Published in 2022
- Automatic detection of depression symptoms in twitter using multimodal analysis
- Authors: Ramin Safa, Peyman Bayat, Leila Moghtader
- Journal: The Journal of Supercomputing
- Depression is the most prevalent mental disorder that can lead to suicide. Due to the tendency of people to share their thoughts on social platforms, social data contain valuable information that can be used to identify users’ psychological states. In this paper, we provide an automated approach to collect and evaluate tweets based on self-reported statements and present a novel multimodal framework to predict depression symptoms from user profiles. We used n-gram language models, LIWC dictionaries, automatic image tagging, and bag-of-visual-words. We consider the correlation-based feature selection and nine different classifiers with standard evaluation metrics to assess the effectiveness of the method. Based on the analysis, the tweets and bio-text alone showed 91% and 83% accuracy in predicting depressive symptoms, respectively, which seems to be an acceptable result. We also believe performance improvements can be achieved by limiting the user domain or presence of clinical information.
Published in 2020
- A recommendation system for finding experts in online scientific communities
Online Scientific Communities
Expert Finding Systems
- Authors: Soroush Javadi, Ramin Safa, Seyed Abolghasem Mirroshandel, Mohammad Azizi
- Journal: Journal of AI and Data Mining
- Online scientific communities are bases that publish books, journals, and scientific papers, and help promote knowledge. The researchers use search engines to find the given information including scientific papers, an expert to collaborate with, and the publication venue, but in many cases due to search by keywords and lack of attention to the content, they do not achieve the desired results at the early stages. Online scientific communities can increase the system efficiency to respond to their users utilizing a customized search. In this paper, using a dataset including bibliographic information of the user’s publication, the publication venues, and other published papers provided as a way to find an expert in a particular context where experts are recommended to a user according to his records and preferences. In this way, a user request to find an expert is presented with keywords that represent certain expertise and the system output will be a certain number of ranked suggestions for a specific user.
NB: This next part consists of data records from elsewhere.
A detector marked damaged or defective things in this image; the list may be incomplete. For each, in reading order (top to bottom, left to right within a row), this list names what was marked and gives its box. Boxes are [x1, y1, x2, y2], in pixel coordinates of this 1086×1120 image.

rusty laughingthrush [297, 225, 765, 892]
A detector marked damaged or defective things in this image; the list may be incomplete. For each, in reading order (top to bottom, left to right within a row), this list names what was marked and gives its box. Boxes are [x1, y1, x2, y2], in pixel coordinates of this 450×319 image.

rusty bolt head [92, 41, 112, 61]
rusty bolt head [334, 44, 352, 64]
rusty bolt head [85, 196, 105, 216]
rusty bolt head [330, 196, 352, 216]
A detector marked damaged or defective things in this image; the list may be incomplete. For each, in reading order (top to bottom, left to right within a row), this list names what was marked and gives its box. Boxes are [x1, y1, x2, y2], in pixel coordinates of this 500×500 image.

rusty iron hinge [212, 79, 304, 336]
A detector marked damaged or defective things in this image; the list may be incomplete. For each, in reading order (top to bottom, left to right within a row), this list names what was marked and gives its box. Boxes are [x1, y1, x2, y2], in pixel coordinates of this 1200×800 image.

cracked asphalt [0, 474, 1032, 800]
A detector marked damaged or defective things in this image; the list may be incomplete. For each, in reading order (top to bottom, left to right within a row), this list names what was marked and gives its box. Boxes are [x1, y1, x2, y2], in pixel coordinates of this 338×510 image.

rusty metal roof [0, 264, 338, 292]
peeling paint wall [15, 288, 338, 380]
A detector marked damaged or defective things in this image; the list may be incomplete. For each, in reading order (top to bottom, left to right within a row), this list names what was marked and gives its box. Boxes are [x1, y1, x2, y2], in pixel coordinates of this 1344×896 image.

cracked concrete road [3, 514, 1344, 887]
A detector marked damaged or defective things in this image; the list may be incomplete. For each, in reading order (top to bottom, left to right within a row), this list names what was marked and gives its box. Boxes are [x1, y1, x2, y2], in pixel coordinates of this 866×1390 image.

Each suggestion is the name of an expert who has been identified appropriately to collaborate with the user. In evaluation using the IEEE database, the proposed method reached an accuracy of 71.50 percent which seems to be an acceptable result.
Published in 2017
- Venue recommendation based on paper’s title and co-authors network
Academic Recommender Systems
Social Network Analysis
Publication Venue Recommendation
- Authors: Ramin Safa, Seyed Abolghasem Mirroshandel, Soroush Javadi, Mohammad Azizi
- Journal: Journal of Information Systems and Telecommunication
- Information overload has always been a remarkable topic in scientific research, and one of the available approaches in this field is employing recommender systems. With the spread of these systems in various fields, studies show the need for more attention to applying them in scientific applications. Applying recommender systems to scientific domains, such as paper recommendation, expert recommendation, citation recommendation, and reviewer recommendation, are new and developing topics. With the significant growth of the number of scientific events and journals, one of the most important issues is choosing the most suitable venue for publishing papers, and the existence of a tool to accelerate this process is necessary for researchers. Despite the importance of these systems in accelerating the publication process and decreasing possible errors, this problem has been less studied in related works. So in this paper, an efficient approach will be suggested for recommending related conferences or journals for a researcher’s specific paper. In other words, our system will be able to recommend the most suitable venues for publishing a written paper, by means of social network analysis and content-based filtering, according to the researcher’s preferences and the co-authors’ publication history. We used the minimum available free features and the minimum implementing facilities, which to the best of our knowledge have not seen up to now. In addition, it can be argued that the proposed system overcomes the cold start problem which has always been a remarkable task in recommender systems. The results of evaluation using real-world data show acceptable accuracy in venue recommendations.